Il reste cependant possible d’apporter de l’azote minéral au colza, mais seulement au semis avant le 31 août, dans la limite de 30 unités en plein et de 10 unités en application localisée. Attention à se conformer à la réglementation en vigueur qui peut différer selon les régions. Cette fertilisation peut se faire au travers de l’apport d’engrais binaire NP ou ternaire NPK. « D’après les expérimentations que nous avons conduites, ce type d’apport permet d’améliorer significativement le poids de matière fraîche aérienne du colza à l’entrée de l’hiver », précise Luc Champolivier. Le CAU est de 1, comme pour l’apport à l’automne. Précision : la gestion de la fertilisation du colza est indépendante de la présence de plantes compagnes, même si ces légumineuses contribuent à améliorer l’alimentation azotée de la culture.

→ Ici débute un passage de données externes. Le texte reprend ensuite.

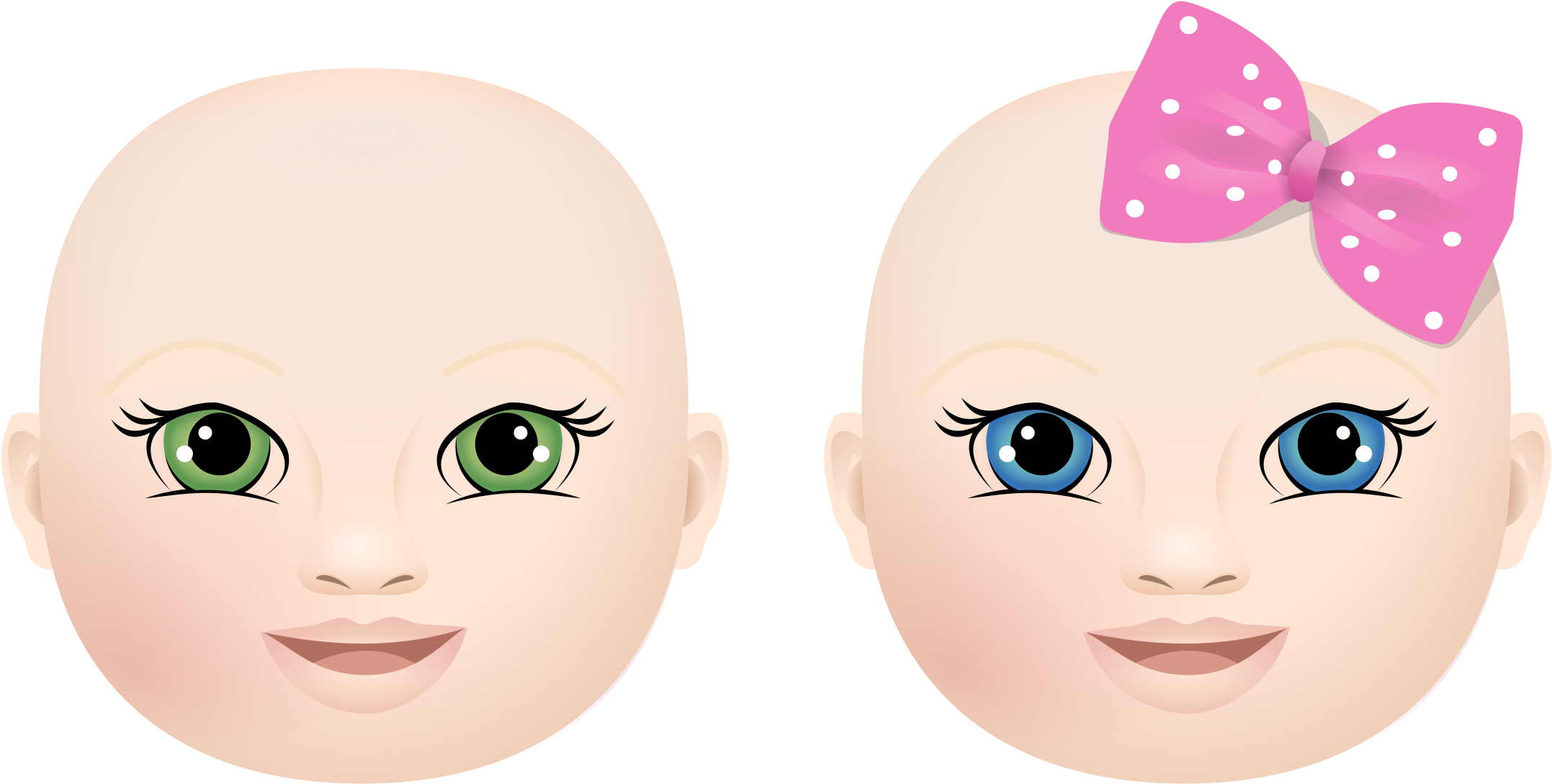 Clipart Library Library Baby Face Clipart - Clip Art (2400x1212), Png Download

Un autre élément nutritif joue fortement sur la croissance du colza à l’automne : le phosphore. « Le colza est l’une des espèces de grandes cultures les plus exigeantes en cet élément. En cas de carence, son rendement est très affecté, souligne le spécialiste de Terres Inovia. Le phosphore est plus particulièrement impliqué dans la mise en place du système racinaire, d’où son importance dès les premiers stades de la culture. » L’institut technique conseille une fertilisation phosphatée au semis de préférence, de façon à limiter le risque de carence à l’automne. Le stade de sensibilité maximale du colza à la carence en phosphore se situe en effet en début de culture, au stade 5-6 feuilles.

Pas d’impasse en phosphore sur les sols à teneur faible ou moyenne

Seules les analyses de terre permettent de déceler les situations carencées au niveau du sol. Pour un objectif de rendement de 35 q/ha, Terres Inovia conseille un apport de 60 à 100 unités sur respectivement des sols à teneur moyenne ou faible et si aucun apport n’a été fait au cours des deux dernières années. La quantité sera modulée selon l’objectif de rendement et l’historique de la parcelle en matière de fertilisation phosphatée. Cet apport est important notamment sur les sols argilo-calcaires où l’élément peut être bloqué ou moins disponible. Pour des semis à écartement large (40 cm au moins), la localisation de l’engrais phosphaté à côté de la ligne de semis permettra d’atteindre le rendement maximal avec une dose plus faible de 30 unités en P2O5 qu’un épandage en plein.

L’intérêt des produits organiques avant semis

L’apport de produit organique avant le semis du colza est un moyen d’améliorer la disponibilité en azote pour le colza et se traduit par une augmentation de la quantité d’azote absorbé par la culture à l’ouverture du bilan, de l’ordre de 40 unités selon des essais avec apport de lisier, fumier ou fientes de volaille. Ces fertilisants organiques, de même que les digestats, ont comme intérêt de libérer de l’azote rapidement, tout en apportant également du phosphore et du potassium.